READING TEXT start

On May 6, 1996, the 69th Regiment Armory was entered into listing as a National Historical Landmark


On November 18, 1980, the Landmarks Preservation Commission held a public hearing on the proposed designation as a Landmark of the 69th Regiment Armory and the proposed designation of the related Landmark Site. The hearing was continued to February 10, 1981. On April 12, 1983, the Landmarks Preservation Commission designated the 69th Regiment Armory an official New York City landmark. Landmarks Site: Borough of Manhattan Tax Map Block 381, Lot 6. The decision was made based on three major considerations: the unique architecture of the building; the building housed the Fighting 69th; and the building was the site for the 1913 Armory Show.

READING TEXT end
PROVIDED INFORMATION start

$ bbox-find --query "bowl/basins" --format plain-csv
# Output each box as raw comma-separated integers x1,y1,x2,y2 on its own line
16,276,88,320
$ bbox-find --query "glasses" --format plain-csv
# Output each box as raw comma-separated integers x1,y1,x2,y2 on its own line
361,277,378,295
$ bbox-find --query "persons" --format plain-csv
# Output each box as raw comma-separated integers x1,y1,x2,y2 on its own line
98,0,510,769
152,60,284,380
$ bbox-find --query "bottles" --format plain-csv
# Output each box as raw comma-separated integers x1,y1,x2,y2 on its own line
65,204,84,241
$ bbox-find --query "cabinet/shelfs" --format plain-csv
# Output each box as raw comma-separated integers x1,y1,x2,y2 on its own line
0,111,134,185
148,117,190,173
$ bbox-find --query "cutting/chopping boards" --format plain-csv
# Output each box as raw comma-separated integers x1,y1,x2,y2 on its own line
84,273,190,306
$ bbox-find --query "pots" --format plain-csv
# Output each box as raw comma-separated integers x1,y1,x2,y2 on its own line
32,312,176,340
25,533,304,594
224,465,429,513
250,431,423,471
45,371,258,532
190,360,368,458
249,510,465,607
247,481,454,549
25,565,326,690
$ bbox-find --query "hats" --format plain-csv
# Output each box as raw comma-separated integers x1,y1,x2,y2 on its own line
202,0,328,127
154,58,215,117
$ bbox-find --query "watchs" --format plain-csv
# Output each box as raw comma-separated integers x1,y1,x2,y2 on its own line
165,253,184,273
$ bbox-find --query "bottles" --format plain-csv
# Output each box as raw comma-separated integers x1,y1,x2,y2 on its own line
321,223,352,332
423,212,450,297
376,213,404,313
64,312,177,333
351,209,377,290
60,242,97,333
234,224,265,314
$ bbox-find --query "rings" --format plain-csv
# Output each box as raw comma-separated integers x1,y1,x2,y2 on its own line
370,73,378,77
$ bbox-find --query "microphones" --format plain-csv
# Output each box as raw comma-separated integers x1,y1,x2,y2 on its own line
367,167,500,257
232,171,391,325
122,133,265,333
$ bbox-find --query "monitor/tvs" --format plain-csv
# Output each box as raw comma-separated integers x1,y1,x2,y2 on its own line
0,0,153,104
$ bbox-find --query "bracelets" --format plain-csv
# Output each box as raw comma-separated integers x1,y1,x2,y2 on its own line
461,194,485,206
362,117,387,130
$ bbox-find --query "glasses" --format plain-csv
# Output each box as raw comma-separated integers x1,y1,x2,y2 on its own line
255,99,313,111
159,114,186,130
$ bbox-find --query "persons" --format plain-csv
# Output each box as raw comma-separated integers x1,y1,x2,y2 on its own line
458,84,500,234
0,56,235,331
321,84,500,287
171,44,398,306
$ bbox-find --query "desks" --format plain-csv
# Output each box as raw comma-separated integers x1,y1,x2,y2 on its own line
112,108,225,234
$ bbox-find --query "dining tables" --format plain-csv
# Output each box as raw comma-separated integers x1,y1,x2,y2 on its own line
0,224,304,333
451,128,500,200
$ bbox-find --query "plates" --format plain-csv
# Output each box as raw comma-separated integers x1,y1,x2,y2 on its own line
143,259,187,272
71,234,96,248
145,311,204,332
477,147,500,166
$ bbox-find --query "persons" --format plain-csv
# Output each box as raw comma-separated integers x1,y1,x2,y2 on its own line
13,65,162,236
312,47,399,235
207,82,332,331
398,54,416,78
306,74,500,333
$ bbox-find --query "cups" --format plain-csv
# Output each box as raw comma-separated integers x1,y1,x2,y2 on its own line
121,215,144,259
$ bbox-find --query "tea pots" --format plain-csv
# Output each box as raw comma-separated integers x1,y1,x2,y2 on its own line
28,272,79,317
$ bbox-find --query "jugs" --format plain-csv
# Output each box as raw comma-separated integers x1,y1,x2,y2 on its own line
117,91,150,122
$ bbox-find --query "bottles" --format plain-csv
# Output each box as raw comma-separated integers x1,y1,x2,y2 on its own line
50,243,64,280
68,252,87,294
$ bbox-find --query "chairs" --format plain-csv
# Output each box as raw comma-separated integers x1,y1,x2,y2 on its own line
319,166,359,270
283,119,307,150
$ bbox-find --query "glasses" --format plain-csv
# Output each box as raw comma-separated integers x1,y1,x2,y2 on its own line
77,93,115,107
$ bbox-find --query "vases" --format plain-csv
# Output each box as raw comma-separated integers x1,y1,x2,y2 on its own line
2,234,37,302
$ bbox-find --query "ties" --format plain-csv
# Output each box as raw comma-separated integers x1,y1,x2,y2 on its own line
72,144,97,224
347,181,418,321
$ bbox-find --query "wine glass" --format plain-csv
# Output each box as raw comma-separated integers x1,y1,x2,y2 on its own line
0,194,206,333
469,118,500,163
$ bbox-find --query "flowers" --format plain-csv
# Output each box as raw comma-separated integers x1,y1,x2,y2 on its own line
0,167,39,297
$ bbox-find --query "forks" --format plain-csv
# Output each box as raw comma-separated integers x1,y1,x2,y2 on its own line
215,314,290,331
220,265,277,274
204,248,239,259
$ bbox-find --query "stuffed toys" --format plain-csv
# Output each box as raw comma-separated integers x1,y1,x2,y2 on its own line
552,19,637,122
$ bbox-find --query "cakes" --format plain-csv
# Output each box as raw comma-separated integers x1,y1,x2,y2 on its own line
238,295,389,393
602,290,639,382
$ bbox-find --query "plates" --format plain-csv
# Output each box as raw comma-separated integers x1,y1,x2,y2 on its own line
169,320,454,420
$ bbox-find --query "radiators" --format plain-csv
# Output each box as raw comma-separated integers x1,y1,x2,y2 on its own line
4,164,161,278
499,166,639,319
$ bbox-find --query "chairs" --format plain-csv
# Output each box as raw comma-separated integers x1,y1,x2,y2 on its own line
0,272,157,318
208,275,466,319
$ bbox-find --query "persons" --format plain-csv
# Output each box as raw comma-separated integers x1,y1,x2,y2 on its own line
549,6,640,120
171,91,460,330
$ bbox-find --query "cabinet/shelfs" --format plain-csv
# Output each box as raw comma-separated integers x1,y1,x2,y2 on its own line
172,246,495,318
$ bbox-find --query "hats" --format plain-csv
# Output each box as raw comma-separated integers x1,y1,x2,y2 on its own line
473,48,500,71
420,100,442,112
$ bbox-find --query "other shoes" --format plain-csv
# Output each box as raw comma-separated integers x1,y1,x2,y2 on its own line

PROVIDED INFORMATION end

## GOAL 1:
List every consideration that the passage on the 69th Regiment Armory gives as a basis for its designation as a New York City landmark.
## GOAL 2:
According to the passage on the 69th Regiment Armory, to what date was the Landmarks Preservation Commission's public hearing continued?
## GOAL 3:
Write the next part of the passage on the 69th Regiment Armory, starting after its final sentence.

## RIGHT ANSWER 1:
- The unique architecture of the building
- The building housed the Fighting 69th
- The building was the site of the 1913 Armory Show

## RIGHT ANSWER 2:
February 10, 1981.

## RIGHT ANSWER 3:
The Sixty-Ninth Regiment Armory occupies much of the block bounded by 25th and 26th Streets and Lexington and Park Avenues. Like all of the armories built in the late nineteenth and early twentieth centuries, the Sixty-Ninth is a highly special­ized structure built to serve as training and marshaling center for the National Guard. Designed by noted architects Hunt& Hunt in 1904-06, the building consists of the two standard elements of armory design: an administration building fronting on Lexington Avenue and a vast drill shed rising behind. Earlier armories had been designed in medieval styles, making use of fortress imagery. The Sixty-Ninth Regi­ment Armory however, is recognized as the first of this building type to reject the medieval fortress prototype, employing instead a classically inspired design, still military in aspect that is thoroughly expressive of its function. The armory is notable as the home of the Fighting 69th New York City's only official Irish Regiment. It achieved further renown as the site of the legendary Armory Show of 1913 which brought national attention to the newest art forms of modern European and American artists.


From report prepared by Cassie Murray, Landmarks Preservation Specialist, Landmarks Preservation Commission


New York City Armories


Following the Civil War, an increase in enrollment in the militia and the development of new and heavier military equipment led the State of New York to re­quire by law that each county provide suitable armories for its volunteer regiments. By 1900, New York City held the foremost position in the organized funding and erection of armories through the work of the Armory Board of the City of New York.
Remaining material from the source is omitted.